→ **Verilen Metin**
######

Anne Olmaktan Korkuyorum
Yazar Müberra Sabuncu • Psikolog • 22 Mayıs 2020 • Yorumlar:
‘’Ben öyle bir anne olmayacağım. Anne olduğumda ne işim varsa her şeyi bırakıp çocuklarımla ilgileneceğim. Onların ihtiyaçlarına kulak vereceğim, onlarla oyun oynayacağım, onlarla vakit geçireceğim. Evde sürekli temizlik yaparak, çocuklarımı ihmal eden kötü bir anne olmayacağım.’’
“Bir çocuk annesine derdini anlatamazsa, kime anlatabilir? Bir çocuk annesiyle duygularını paylaşamazsa kiminle paylaşabilir? Bir çocuğu annesi dahi anlamazsa kim anlar?”
Annem genellikle ev işleri yapar. Yemek, temizlik vb. yapmak onu rahatlatıyor gibiydi. Her gün temiz evi silip süpürür ve güne yine her sabah toz beziyle başlardı. Perşembe günleri evimize sütçü gelirdi, evde taze süt pişerdi. Annem çoğu zaman temizlik yapmaktan ocakta sütü unuturdu ve süt taşardı. Sütün taşmasıyla birlikte annem hep bağırırdı, söylenirdi. O anlar kardeşim ve ben çok dikkatli olurduk. Ses yapmamak için, annemin bize de bağırma ihtimalini düşündüğümüz için çıt çıkarmazdık.

######

→ **Toplanan Veriler**
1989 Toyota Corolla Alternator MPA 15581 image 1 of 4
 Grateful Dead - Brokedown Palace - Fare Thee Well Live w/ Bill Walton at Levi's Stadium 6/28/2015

######

→ **Yapılacak Alıştırmalar**
1. Annelik üzerine yazının ilk alıntısında, konuşan kişinin anne olunca çocuklarıyla ilgili yapacağını söylediği şeyleri sıralayın.
2. Annelik üzerine yazının son cümlesinden sonra gelecek bölümü yazın.

→ **Numaralı Cevaplar**
1.
- Ne işi varsa her şeyi bırakıp çocuklarıyla ilgilenmek
- Onların ihtiyaçlarına kulak vermek
- Onlarla oyun oynamak
- Onlarla vakit geçirmek

2.
Evin en büyük çocuğu ben olduğum için, 11 yaşındayken annem artık ev işleri konusunda benden de yardım bekliyordu. Annem kendisinin artık yaşlandığını, eskisi gibi temizliğe yetişemediğini sıkça ifade etmeye başlamıştı. Çocuk aklımla anlamıyordum annemin neden bu kadar titiz olduğunu… Tertemiz evimiz vardı oysaki. Üstelik kardeşim küçük olmasına rağmen o da oyuncaklarını hep toplardı ve temiz bir çocuktu.
Bir gün yine annem ve ben temizlik yapıyorduk. Elime toz bezini verdi ve yatak odasındaki komodinlerin tozunu almamı istedi. Ben de işimi bitirdikten sonra toz bezini banyoya bırakıp, çok sevdiğim çizgi filmi izlemeye başlamıştım. Annem bir anda içeri girdi ve bana bağırarak ‘’İşin bitti de çizgi film mi izliyorsun!’’ dedi. Anneme tozları aldığımı kısık sesle söyledim. Annem ‘’Sadece iki tane komodin tozunu mu aldın?” diye bağırdı. Oysa ben, bana ne söylendiyse onu yapmıştım. Ne eksik ne de fazlasını… Daha fazlasını yapmam gerektiğini gerçekten bilmiyordum.
Şimdi büyüdüm ve büyüdükçe anlıyorum ki; annemin o hırçın davranışları genç yaşta anne olmasından ve tecrübesizliğinden kaynaklanıyordu. Tüm sorumluluk onun omuzlarına yüklenmiş ve babam da ona yeteri kadar anlayışlı davranmamıştı. Kendini tatmin edebileceği ve var oluşunu ortaya koyabileceği tek şey ise yaptığı temizlikti. İnsanlar evine geldiğinde ona evinin ne kadar düzenli ve temiz olduğunu söylemesi annemi çok mutlu ediyordu. İşte bu yüzden hep daha fazlasını, çok daha fazlasını yapıyordu.
Sevgili anne babalar! Bizim küçük gördüğümüz, düşünmeden yaptığımız bazı davranışlar; çocuklarımızda ne kadar derin izler bırakabiliyor, görüyorsunuz.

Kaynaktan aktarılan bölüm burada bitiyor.